The right hemisphere doesn’t see the individual person, rather, it sees the whole of humanity. It sees people and situations in relation to a greater whole. It sees the forest for the trees.

What does all this have to do with retirement planning?

By sprinkling more right-hemisphere thinking into our client conversations, we can reduce the stress of getting to “our number,” feel more relaxed in spending our savings, and have an overall healthier relationship to this thing we call money.

And how great would it be if more people decided to “trade some of your 70s for some of your 20s and 30s,” as tweeted by Baird market strategist Michael Antonelli.

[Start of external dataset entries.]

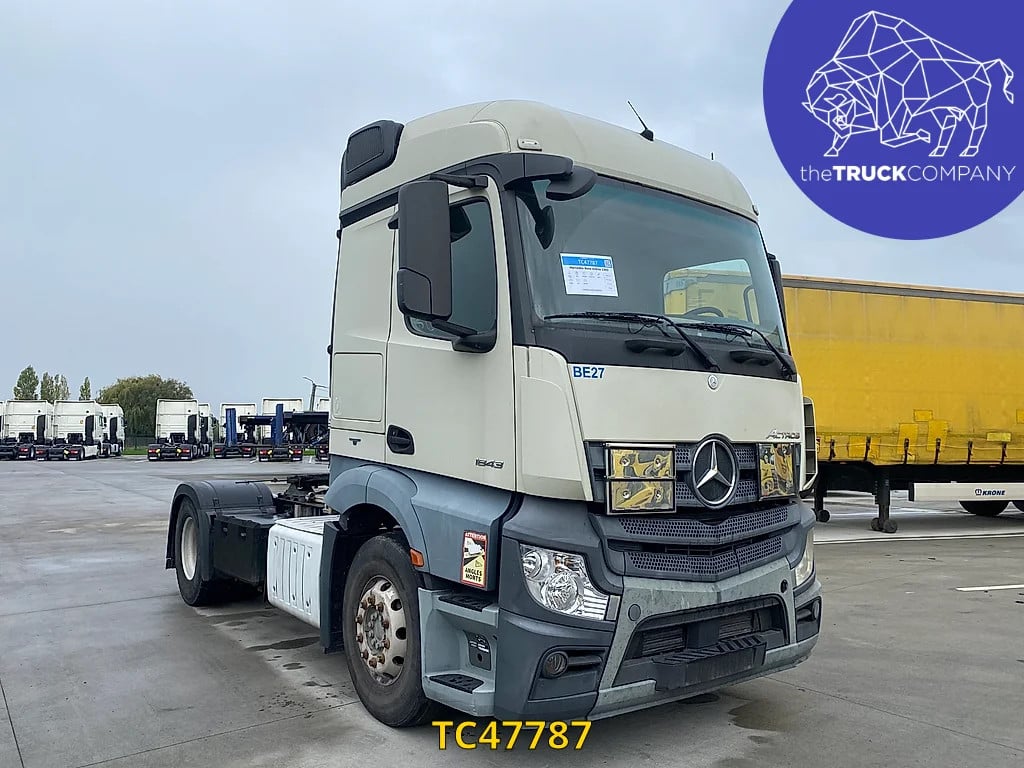 Mercedes-Benz Actros 1843 2014 TC47787 Actros 1843 2014 1 image 8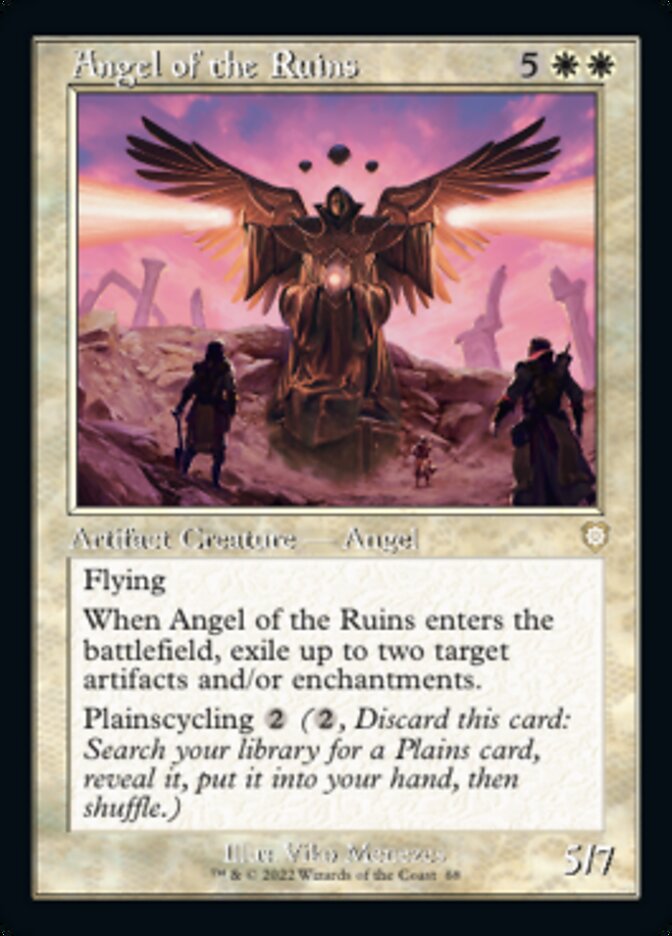 Angel of the Ruins (Retro) [The Brothers' War Commander] | Good Games Adelaide SA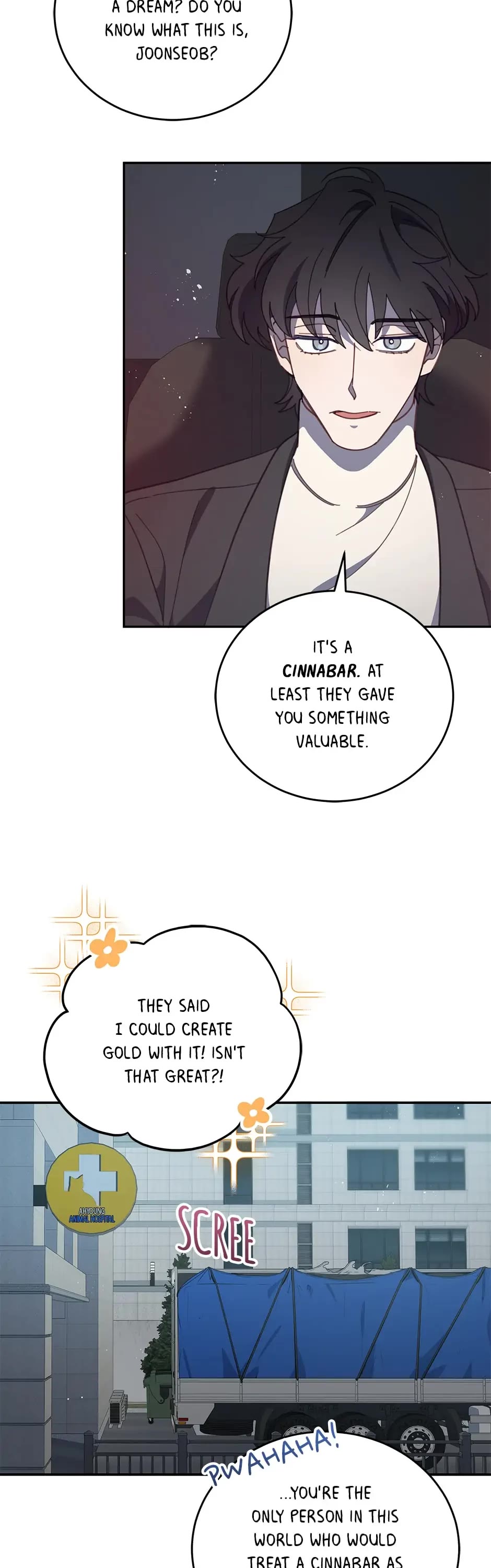The Legendary Beasts Animal Hospital Chapter 81 page 23 - Chapter 81: Gifts From Above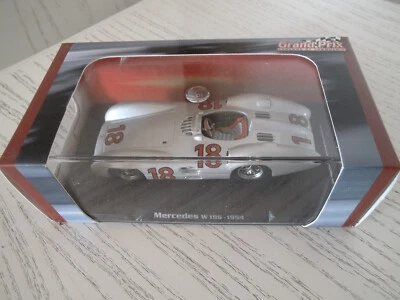 Mercedes W 196 Juan Fangio Atlas Editions 1:43 Modellauto F1 Race Car Grand Prix - Bild 1 von 4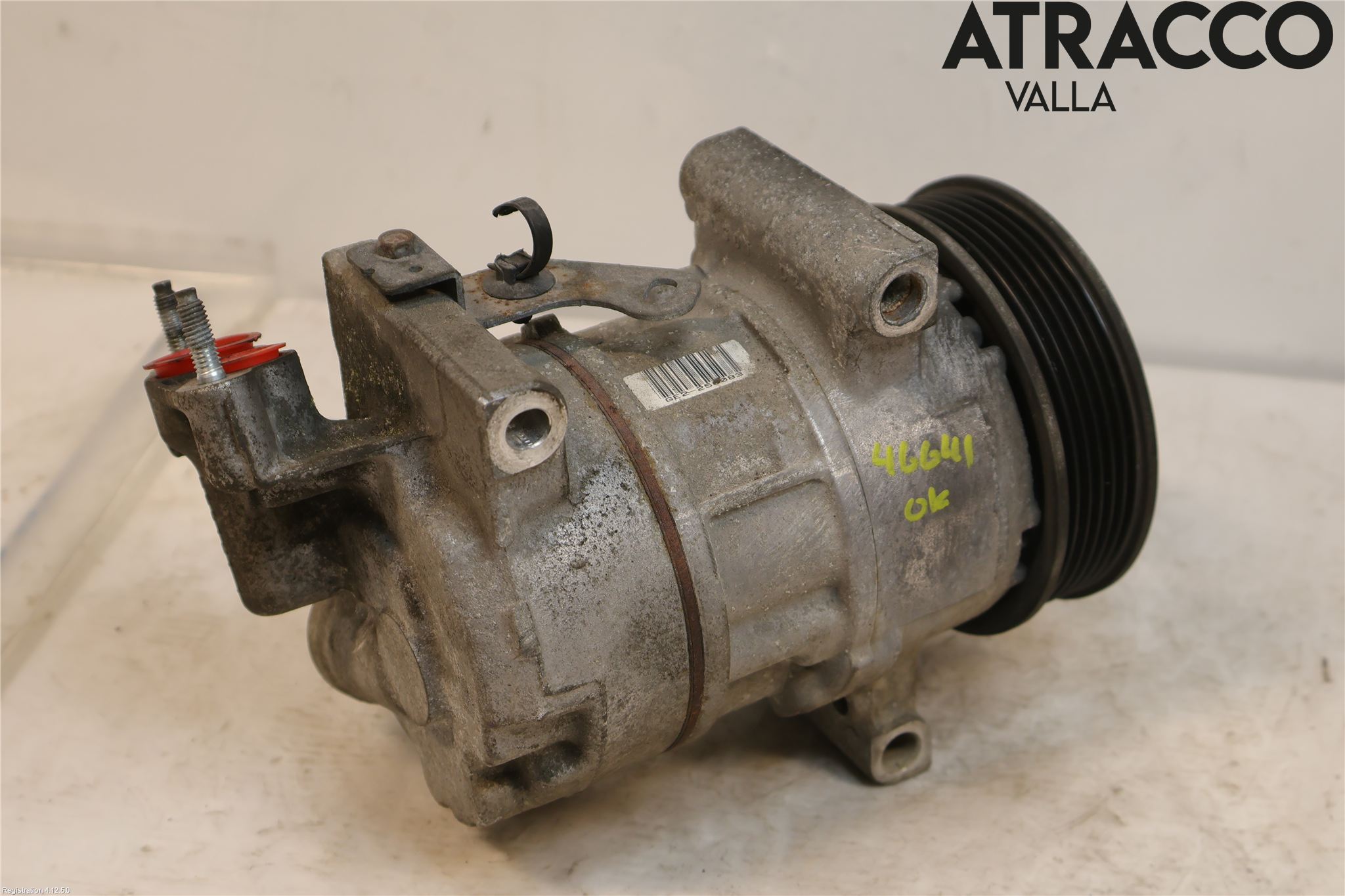 Peugeot 208 12-15 Varme Ac Kompressor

Now, I’ll be the first to admit that what I’ve written here does not come easy to me. I’m “a numbers guy” who has undergrad and grad degrees in finance and business, who’s been a Certified Financial Planner for more than 25 years, and who can tell you his net worth by month going back more than 30 years.

But one thing I can’t tell you is “my number.”

I have never calculated if I have enough money to retire. Perhaps my CFP designation should be revoked!

It’s taken me many years of research, writing, thinking, body work, experiences, missed opportunities, regrets, and exposure to people like Lynne Twist, Gayle Colman, Iain McGilchrist, and many others to realize that I’ll be ok regardless of what my brokerage account says.

Now What?

Traditional retirement planning with its emphasis on “your number” isn’t going away anytime soon. Too many people have too much money invested in sustaining this model for it to change quickly.

What I encourage you to do is brush up on your knowledge of brain science, particularly left/right hemisphere research, and find ways to incrementally add a dollop of right hemisphere thinking into your retirement planning conversations.

Here are some resources I’ve found helpful.

So many of us stress out about our retirement savings. But if we could zoom out and absorb the wisdom available to us, we might help our clients live more enjoyable and less stressful lives in the years leading up to and during retirement.